After doing some tests with Cache-Control:max-age=xxx:
Pressing reload button: header ignored
Entering same url any tab (current or not): honored
Using JS (window.location.reload()): ignored
Using Developer Tools (with Disable cache unselected) or incognito doesn't affect
So, the best option while developing is put the cursor in the omnibox and press enter instead of refresh button.
Note: a right button click on refresh icon will show refresh options (Normal, Hard, Empty Cache). Incredibly, no one of these affect on these headers.
If Chrome Developer Tools are open (F12), Chrome usually disables caching.
It is controllable in the Developer Tools settings - the Gear icon to the right of the dev-tools top bar.
While this question is old, I wanted to add that if you are developing using a self-signed certificate over https and there is an issue with the certificate then google will not cache the response no matter what cache headers you use.
This is noted in this bug report:
https://bugs.chromium.org/p/chromium/issues/detail?id=110649
This is addition to kievic answer
To force browser to NOT send Cache-Control header in request, open chrome console and type:
location = "https://your.page.com"
To force browser to add this header click "reload" button.
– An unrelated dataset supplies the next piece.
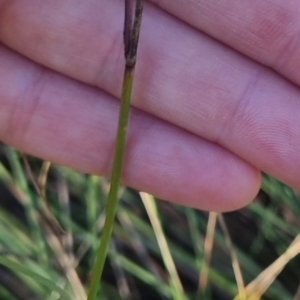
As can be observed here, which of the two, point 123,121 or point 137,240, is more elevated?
point 137,240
Quite an old question, but I noticed just recently (2020), that Chrome sometimes ignores the Cache-Control headers for my image resources when browsing using an Incognito window.
"Sometimes" because in my case the Cache-Control directive was honored for small images (~60-200KB), but not for larger ones (10MB).
Not using Incognito window resulted in Chrome using the disk cached version even for the large images.
Another tip:
Do not forget to verify "Date" header - if server has incorrect date/time (or is located in another time zone) - Chrome will keep requesting resource again and again.